そんな街並みを十階の高さから見た小野さんは、ほとんど強引に僕も外へと連れ出す。とはいえ、僕も送ろうかどうか迷っていたので、大義名分ができたのなら躊躇うことはない。
「いや~、助かるよ。こういう時、男の子がいてくれるとありがたいね~」
「ありがとうございます」
「強引だったけどね。上着を取れたのが奇跡だよ」
危うく、この寒空の下を薄着で歩くことになるところだった。二月になろうとも、まだまだ寒さは厳しい。また雪が降ってもおかしくない、そう思える気温のままだ。
「ま、両手に花だからいいじゃん」
そんなことを言いながら秋希ちゃんに同意を求めるけど、それに頷くことはなかった。

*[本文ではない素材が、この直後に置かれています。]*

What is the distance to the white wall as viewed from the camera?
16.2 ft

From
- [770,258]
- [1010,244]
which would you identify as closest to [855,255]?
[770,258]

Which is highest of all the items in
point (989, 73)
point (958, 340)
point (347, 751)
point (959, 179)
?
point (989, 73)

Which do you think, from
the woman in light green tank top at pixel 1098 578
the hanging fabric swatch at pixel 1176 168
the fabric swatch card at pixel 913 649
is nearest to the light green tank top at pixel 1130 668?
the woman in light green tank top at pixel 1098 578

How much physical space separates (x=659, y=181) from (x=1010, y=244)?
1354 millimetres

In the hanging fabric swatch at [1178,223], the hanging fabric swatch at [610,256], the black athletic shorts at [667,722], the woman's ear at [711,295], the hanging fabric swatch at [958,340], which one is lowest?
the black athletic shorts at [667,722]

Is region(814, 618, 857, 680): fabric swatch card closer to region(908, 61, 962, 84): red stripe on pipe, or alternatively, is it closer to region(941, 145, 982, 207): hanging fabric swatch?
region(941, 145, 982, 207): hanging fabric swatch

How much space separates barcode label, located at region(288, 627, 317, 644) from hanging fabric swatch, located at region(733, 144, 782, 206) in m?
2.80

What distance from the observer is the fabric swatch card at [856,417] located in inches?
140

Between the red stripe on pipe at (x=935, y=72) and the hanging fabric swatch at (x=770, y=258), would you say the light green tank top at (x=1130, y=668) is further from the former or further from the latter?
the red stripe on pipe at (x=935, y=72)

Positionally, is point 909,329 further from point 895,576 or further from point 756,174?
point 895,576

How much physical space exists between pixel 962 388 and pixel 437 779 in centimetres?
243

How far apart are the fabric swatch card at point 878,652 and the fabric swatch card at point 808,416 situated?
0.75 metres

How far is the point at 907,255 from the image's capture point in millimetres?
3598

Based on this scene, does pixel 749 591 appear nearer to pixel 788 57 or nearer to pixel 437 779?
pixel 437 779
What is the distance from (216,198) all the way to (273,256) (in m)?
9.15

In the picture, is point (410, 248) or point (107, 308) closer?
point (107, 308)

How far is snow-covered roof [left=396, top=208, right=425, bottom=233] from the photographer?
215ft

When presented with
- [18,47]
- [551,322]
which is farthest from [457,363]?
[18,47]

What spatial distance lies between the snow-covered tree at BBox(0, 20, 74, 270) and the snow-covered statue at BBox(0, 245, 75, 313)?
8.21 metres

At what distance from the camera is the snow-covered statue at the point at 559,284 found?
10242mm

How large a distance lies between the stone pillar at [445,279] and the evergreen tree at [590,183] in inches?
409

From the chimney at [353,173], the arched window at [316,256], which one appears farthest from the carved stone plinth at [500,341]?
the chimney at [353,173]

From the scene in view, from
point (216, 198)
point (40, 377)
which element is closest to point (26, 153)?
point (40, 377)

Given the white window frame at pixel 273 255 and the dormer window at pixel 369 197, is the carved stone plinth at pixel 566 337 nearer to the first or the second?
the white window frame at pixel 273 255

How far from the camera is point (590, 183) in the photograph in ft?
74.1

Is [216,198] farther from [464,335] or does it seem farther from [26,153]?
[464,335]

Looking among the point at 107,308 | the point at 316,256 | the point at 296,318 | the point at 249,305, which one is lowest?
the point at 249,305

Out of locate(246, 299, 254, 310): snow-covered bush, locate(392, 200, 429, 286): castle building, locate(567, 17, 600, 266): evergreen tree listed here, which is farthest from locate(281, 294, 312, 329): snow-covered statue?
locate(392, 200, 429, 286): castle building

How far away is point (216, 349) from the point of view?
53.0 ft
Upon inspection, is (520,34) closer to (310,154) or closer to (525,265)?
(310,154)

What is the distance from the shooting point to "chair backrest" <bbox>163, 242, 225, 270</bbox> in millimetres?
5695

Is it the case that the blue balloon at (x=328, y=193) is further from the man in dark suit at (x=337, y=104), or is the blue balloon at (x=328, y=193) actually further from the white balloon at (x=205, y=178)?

逆に、否定もしなかったけど。
「美月さんの冗談はさておき。今日はありがとうございました、大崎くん」
「ありがとね。ほんと助かったよ。何から何までお世話になっちゃって」
「うん、役に立ったならよかったよ」
秋希ちゃんからの突然の電話は何事かと思ったけど、ふたを開けてみればお菓子作りの手伝いという何とも疲弊するものだった。こうも疲れを感じるのは、小野さんがいたからかもしれない。秋希ちゃん一人であれば、もう少し可愛らしいものになっていた気がする。とはいえ、秋希ちゃんが一人でうちに上がることはないと思うから、あり得ない話である。
だけど、日がな一日、一人で過ごすよりは、何かと有意義な日になったと思う。手を付けあぐねていたお菓子作りのきっかけになるかもしれない。
「それにしても、明日は楽しみだね。春留は一体、どんなのを作ったのかな~」
「僕としては少し不安だけどね。堂々と、特別なやつを作るって言ってたから」
「あ~、それは…期待しちゃうね~」
僕の意見とは裏腹なことを言う小野さんは、なぜかとてもにやにやと口角が上がっている。神原さんの作るものを予想できているのか、悪戯な笑みが張り付いている。そして、それは秋希ちゃんも分かっているようで、小野さんの意見に頷いている。どうやら、この場において分かっていないのは僕だけらしい。
いよいよ明日、僕には予想もできないバレンタインデーが始まる。